Testo citato>
Testimonianze - La strage di marzo


Il 23 marzo 1945 verso mezzogiorno io e i miei genitori all’interno del caffè ci stavamo preparando per servire i militari del San Marco.
Come tutti i giorni li sentivamo vociare mentre stavano consumando il rancio nella vicina mensa e sapevamo che poi molti di loro sarebbero venuti da noi per la bevuta finale. I locali della cucina riservata ai militari del Corpo Italiano di Liberazione erano sistemati nell’ex negozio di ferramenta dei Conti.

L’interno era semidistrutto e annerito da un incendio, probabilmente doloso, scoppiato durante l’occupazione tedesca.
Come consuetudine i militari sostavano in fila davanti alle vetrine sfondate in attesa del loro turno. A volte erano presenti anche dei civili in paziente attesa di ricevere quanto restava nei pentoloni, dopo l’avvenuta distribuzione alla truppa.

Improvvisamente il brusio che ci perveniva dalla strada fu soverchiato da un forte boato e all’interno del locale fummo investiti da una notevole spostamento d’aria. Capimmo subito che una granata doveva essere scoppiata piuttosto vicina. Dopo un primo attimo di timore tutti e tre ci precipitammo all’ingresso e, affacciandoci sulla soglia, fummo colpiti dalla vista di diversi corpi umani che di fronte alla mensa, in un mare di sangue, giacevano immobili o si agitavano con alti lamenti. Una granata era esplosa in mezzo ai militari in attesa........

Cosa produrre> Riporta alla lettera il passo della testimonianza sulla strage di marzo che si apre con le parole "Il 23 marzo" e si chiude con "distribuzione alla truppa.".

[Voci di dati raccolte]

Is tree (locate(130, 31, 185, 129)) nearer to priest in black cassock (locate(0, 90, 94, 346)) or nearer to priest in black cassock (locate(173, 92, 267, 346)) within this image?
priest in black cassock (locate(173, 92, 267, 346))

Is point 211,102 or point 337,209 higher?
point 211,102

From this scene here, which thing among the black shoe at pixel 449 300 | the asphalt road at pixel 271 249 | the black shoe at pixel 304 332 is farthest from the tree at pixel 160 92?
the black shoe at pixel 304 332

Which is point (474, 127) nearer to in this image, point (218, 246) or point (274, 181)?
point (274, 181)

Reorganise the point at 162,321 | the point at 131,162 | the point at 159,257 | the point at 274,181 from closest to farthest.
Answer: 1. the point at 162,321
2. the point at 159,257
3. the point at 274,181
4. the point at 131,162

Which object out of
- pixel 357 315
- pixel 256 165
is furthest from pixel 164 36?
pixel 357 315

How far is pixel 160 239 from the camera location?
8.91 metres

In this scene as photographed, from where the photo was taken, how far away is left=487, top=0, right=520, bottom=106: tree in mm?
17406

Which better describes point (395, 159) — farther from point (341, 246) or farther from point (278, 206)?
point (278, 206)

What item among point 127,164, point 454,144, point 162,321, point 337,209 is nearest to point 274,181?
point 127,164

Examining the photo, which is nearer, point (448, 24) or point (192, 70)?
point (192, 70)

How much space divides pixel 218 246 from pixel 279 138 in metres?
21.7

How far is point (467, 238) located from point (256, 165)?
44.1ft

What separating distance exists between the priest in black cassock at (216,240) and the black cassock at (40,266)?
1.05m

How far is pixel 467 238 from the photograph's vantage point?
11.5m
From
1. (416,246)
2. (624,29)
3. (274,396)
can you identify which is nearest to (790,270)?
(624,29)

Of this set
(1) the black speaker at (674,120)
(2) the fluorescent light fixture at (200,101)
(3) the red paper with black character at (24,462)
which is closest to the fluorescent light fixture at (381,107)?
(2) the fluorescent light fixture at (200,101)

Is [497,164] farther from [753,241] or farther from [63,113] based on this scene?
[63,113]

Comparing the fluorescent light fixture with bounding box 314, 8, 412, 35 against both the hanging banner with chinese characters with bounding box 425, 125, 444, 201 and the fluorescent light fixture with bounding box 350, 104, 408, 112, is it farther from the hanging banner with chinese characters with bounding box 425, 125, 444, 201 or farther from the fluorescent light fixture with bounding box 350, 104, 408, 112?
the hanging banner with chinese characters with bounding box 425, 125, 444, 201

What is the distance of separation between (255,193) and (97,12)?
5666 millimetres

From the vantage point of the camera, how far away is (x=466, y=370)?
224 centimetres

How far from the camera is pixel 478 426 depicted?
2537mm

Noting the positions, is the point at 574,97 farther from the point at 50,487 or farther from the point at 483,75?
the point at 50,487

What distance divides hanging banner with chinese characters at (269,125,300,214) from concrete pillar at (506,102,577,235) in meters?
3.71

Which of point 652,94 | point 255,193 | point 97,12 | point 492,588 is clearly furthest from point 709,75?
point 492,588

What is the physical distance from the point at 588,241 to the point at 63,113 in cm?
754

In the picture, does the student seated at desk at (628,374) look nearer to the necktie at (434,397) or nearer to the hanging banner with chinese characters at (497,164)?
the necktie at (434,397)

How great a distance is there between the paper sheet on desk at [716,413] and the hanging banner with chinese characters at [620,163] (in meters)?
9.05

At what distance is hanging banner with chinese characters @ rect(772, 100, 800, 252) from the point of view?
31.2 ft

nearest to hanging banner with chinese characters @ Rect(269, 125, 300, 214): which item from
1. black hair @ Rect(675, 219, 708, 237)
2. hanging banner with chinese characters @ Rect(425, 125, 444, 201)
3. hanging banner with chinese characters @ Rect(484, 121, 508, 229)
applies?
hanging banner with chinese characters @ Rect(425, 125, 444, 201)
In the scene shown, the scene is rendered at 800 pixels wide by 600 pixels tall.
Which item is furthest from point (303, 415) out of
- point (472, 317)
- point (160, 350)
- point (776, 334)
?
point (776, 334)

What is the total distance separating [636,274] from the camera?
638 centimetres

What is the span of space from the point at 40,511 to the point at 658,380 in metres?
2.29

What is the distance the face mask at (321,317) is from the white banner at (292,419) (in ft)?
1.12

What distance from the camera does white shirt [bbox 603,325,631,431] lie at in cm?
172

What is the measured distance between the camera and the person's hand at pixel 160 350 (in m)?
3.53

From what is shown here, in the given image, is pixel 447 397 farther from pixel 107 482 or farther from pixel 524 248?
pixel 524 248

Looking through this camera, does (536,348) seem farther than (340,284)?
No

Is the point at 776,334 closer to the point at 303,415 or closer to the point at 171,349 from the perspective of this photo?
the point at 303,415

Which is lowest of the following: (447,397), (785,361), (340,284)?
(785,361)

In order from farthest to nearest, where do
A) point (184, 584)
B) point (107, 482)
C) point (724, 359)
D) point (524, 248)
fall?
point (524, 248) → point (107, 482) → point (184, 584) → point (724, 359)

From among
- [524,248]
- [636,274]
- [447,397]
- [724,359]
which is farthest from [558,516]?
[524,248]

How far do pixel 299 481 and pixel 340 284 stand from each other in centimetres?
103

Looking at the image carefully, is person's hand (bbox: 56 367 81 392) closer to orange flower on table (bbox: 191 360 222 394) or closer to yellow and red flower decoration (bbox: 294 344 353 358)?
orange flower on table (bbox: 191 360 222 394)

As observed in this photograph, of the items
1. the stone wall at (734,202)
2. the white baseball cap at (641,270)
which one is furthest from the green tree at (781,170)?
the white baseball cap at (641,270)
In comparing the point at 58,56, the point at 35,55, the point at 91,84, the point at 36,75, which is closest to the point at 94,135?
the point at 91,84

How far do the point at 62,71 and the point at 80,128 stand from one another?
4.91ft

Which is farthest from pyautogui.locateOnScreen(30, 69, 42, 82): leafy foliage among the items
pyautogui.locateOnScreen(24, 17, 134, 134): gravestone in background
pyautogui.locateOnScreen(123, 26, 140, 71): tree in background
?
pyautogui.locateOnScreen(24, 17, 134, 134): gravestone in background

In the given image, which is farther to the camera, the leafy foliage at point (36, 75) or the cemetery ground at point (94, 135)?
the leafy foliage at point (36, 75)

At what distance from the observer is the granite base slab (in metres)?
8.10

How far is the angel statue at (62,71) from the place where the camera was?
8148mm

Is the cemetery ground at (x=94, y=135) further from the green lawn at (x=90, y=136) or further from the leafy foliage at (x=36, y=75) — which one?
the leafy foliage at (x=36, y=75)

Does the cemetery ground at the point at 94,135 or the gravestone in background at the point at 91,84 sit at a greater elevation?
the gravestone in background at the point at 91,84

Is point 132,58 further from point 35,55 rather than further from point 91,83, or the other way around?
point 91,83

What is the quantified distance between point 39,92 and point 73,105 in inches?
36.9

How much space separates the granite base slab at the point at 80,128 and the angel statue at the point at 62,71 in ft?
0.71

Soluzione>
Il 23 marzo 1945 verso mezzogiorno io e i miei genitori all’interno del caffè ci stavamo preparando per servire i militari del San Marco.
Come tutti i giorni li sentivamo vociare mentre stavano consumando il rancio nella vicina mensa e sapevamo che poi molti di loro sarebbero venuti da noi per la bevuta finale. I locali della cucina riservata ai militari del Corpo Italiano di Liberazione erano sistemati nell’ex negozio di ferramenta dei Conti.

L’interno era semidistrutto e annerito da un incendio, probabilmente doloso, scoppiato durante l’occupazione tedesca.
Come consuetudine i militari sostavano in fila davanti alle vetrine sfondate in attesa del loro turno. A volte erano presenti anche dei civili in paziente attesa di ricevere quanto restava nei pentoloni, dopo l’avvenuta distribuzione alla truppa.